# Confusion with Ryanair policy on travelling with infants



## milos jukic (7 Jun 2012)

Hi everybody,

I'm posting my question here as the random search found some related topics on this forum however they didn't answer my particular question. 

The problem is that I was trying to book a ticket (one-way Tampere-Trapani) for my family including my daughter who is 23 months at the time of flight. When switching from personal information page to payment information the website resulted in ''Error occurs, please try later". I tried dozens of combinations and used all possible browsers and computers, but it always went with the same negative result.

As I was eager to book the tickets, I booked a child ticket (the same as adult) for my infant, and it went fine from the first attempt. Even though it was more expensive I was happy with that as of course I didn't consider 23 and 24 months difference as a big deal.

The problem started when I read in Ryanair terms and conditions that no adult seats can be bought for infants. I also went through few horror stories saying that I can be denied boarding after telling lies at the booking. Surely, I know the safety rules, and I'm ready to hold the kid on my lap with the infant lapbelt at recommended times of flight, and I'm not going to apply for any extra cabin luggage for her, but I didn't know Ryanair could take it that seriously to not allow me on the board with the daughter.

I'm sorry for long message but probably somebody has some experience or advise to share with me. The holiday is 2 months away but I don't want to live in a nightmare for the next couple of months.


----------



## milos jukic (13 Jun 2012)

◆ **LISTING**:
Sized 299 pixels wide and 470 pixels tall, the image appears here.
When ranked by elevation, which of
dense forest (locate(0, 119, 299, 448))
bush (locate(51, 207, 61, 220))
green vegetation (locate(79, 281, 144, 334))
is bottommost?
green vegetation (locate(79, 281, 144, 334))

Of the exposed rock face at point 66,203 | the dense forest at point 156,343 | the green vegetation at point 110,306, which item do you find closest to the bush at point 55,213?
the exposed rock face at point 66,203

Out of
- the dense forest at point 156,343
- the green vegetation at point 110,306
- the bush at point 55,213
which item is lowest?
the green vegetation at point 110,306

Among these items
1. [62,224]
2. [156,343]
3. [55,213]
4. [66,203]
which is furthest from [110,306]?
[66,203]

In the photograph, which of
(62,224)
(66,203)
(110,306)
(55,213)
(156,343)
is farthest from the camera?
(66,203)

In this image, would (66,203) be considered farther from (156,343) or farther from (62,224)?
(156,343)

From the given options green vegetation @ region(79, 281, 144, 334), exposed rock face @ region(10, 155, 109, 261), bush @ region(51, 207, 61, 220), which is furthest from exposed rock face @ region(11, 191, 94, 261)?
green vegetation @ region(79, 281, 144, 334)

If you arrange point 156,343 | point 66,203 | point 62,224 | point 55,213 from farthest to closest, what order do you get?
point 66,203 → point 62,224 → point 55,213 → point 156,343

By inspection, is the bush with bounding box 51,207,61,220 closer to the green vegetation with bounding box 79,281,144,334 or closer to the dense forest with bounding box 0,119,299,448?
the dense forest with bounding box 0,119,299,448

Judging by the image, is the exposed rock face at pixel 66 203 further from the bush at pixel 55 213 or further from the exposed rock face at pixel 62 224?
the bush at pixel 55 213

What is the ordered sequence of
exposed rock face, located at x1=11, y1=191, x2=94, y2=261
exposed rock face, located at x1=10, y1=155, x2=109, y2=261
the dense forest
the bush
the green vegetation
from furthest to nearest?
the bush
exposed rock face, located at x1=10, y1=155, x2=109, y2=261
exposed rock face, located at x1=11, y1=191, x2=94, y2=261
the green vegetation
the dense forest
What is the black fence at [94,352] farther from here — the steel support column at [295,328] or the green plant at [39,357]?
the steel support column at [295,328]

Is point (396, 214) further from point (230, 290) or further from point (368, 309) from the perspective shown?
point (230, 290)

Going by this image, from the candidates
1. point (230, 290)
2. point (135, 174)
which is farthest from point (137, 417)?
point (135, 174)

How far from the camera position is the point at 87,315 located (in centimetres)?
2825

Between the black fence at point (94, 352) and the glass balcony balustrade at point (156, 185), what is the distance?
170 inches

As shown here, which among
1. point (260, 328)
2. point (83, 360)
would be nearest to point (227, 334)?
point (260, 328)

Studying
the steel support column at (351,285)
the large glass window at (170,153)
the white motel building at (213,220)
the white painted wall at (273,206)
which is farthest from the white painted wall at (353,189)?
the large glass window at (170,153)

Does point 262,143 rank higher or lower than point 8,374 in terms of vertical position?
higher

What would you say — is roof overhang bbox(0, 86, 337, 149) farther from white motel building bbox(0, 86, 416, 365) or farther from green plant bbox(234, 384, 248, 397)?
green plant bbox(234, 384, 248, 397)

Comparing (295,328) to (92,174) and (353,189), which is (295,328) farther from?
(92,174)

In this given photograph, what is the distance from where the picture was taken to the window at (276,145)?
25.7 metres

◆ **SHORT PROBLEM A**:
Answer these from the Ryanair infant thread:
(i) Between which two places was the one-way ticket booked?
(ii) How old will the daughter be at the time of the flight?
(iii) How far away is the holiday?
◆ **SHORT PROBLEM B**: Extend the Ryanair infant thread, picking up at the point where it stops.
The listing has nothing to do with the Ryanair infant thread.

◆ **EXERCISE RESULT A**:
(i) Tampere and Trapani
(ii) 23 months
(iii) 2 months

◆ **EXERCISE RESULT B**:
As far as this thread hasn't had any feedback, I assume that nobody was facing a similar situation with Ryanair. However, this little story might be useful for somebody who has the same problem, and is looking for the same issues on the internet.

I succeeded in reaching Ryanair reservation center. I only made three calls (I was told about people who have been calling days and weeks  ), and finally got to the line which was not over-busy. It only took around 10 minutes of holding on and listening to stupid music, and then I finally heard a human voice.

The guy on the phone was very smart and helpful. He told that they were indeed having a problem with the website (and he wasn't sure if the problem would be solved shortly). He quickly changed the status of a child to infant, charged 20 euro from the same credit card which was used for the booking, and advised me that I would receive back the worth of an adult ticket in 14 days term. 

I wouldn't say I'm greatly satisfied as keeping a very fidgety young lady on your lap for 4 hours instead of having an extra seat for her activity is not a perfect solution. Though at least this is a solution, and we should be optimistic as this is all about vacation.


----------



## Woodie (13 Jun 2012)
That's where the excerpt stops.